Une Camargue authentique et plus vraie que nature, une immersion simple, sans chichis, au cœur de la manade Aubanel pendant les quatre saisons des années 1965, 1966, des images rares du grand raseteur André Soler, c’est le privilège que nous a offert la projection du film « Un taureau, nommé Marius, une histoire de Camargue », samedi dernier à Vauvert.
Présenté par le service culturel de la Ville et l’Adjointe au maire, Laurence Emmanuelli, en partenariat avec Bernard Raynaud, président des Écrans Britanniques et l’association des Avocats du Diable, présidée par Eddie Pons, ce documentaire a été produit et réalisé par Christopher Parsons et la BBC à la fin des années 60.
Comme l’a expliqué en introduction, Bernard Raynaud : « Que la BBC s’intéresse à la Camargue, aux oiseaux, à la faune, à la flore, on a l’habitude, mais la nouveauté, l’originalité, c’est que le vrai sujet du film, c’est surtout la course camarguaise, la bouvine, la fé di biòu. »
L’auteur du scénario, Gérald Durrell, frère de Lawrence, le romancier qui s’était établi à Sommières, avait rapporté au cinéaste animalier, Christopher Parsons, qu’il y avait dans le midi de la France, des fadas qui faisaient des kilomètres pour voir courir les taureaux, qui élevaient des statues à leur gloire, qui les enterraient debout, la tête tournée vers les Saintes- Maries de la Mer. L’idée du documentaire était née.
Et, au bout de ces 54 minutes, les anglais qui ont vu le film savaient tout ce qu’il fallait savoir de la course libre. Ils savaient beaucoup de choses sur le travail des manadiers et ils avaient découvert une Camargue qu’on ne voit pas tous les jours, en dehors des cartes postales.
Diffusé en mai 1967, le film a connu un tel succès qu’il a été diffusé une seconde fois, l’année suivante.
En France, hormis une projection privée aux Saintes-Maries de la Mer, principal lieu de tournage, il n’a été découvert par le public nîmois qu’en octobre dernier, la veille de la finale du Trophée des As.
Après la projection, les échanges entre l’écrivain, ancien raseteur, Jacky Siméon, Marion Mazauric, des éditions Au Diable Vauvert, le manadier Béranger Aubanel, Eddie Pons et Bernard Raynaud ont captivé le public.
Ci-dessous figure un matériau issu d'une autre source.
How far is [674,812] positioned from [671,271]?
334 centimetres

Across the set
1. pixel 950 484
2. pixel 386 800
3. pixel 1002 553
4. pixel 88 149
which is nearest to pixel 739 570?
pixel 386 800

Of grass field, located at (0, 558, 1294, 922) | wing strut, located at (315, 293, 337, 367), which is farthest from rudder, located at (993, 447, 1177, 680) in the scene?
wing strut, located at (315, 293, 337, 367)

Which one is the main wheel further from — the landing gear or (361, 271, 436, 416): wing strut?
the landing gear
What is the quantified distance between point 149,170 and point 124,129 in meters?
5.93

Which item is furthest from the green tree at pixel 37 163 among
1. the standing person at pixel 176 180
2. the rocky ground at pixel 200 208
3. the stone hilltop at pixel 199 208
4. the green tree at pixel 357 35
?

Immanquablement, la question « Est-ce que les taureaux ont changé ? » a été au centre des discussions. Pour Béranger Aubanel, « le taureau en lui-même a toujours le même esprit. Il est aussi combatif. Peut-être plus sportif comme le sont devenus les raseteurs ». Une évolution corroborée par Jacky Siméon : « On voyait dans le film des rasets beaucoup plus courts. Les nouvelles arènes ont fait évoluer les raseteurs qui sont devenus plus athlétiques mais peut-être moins techniques qu’autrefois ».
Comme on feuillète l’album de famille, Béranger Aubanel s’est remémoré ses souvenirs d’enfance. « Je vois dans le film mon grand-père, Henri, avec son cheval, Méphisto. C’est lui qui m’a appris à monter à cheval. J’avais 7 ans ». Jacky Siméon, grand admirateur d’André Soler, a évoqué cette légende de la course camarguaise.
Et Marion Mazauric de conclure : Le fil rouge du film, c’est la vénération du taureau. À un moment où les tauromachies sont remises en cause, que ce soit la course camarguaise où la tauromachie espagnole, c’est tellement ce qu’on aurait pu montrer à toute la France au mois d’octobre pour leur expliquer que les gens qui aiment les tauromachies en fait, ce sont eux qui aiment vraiment les animaux.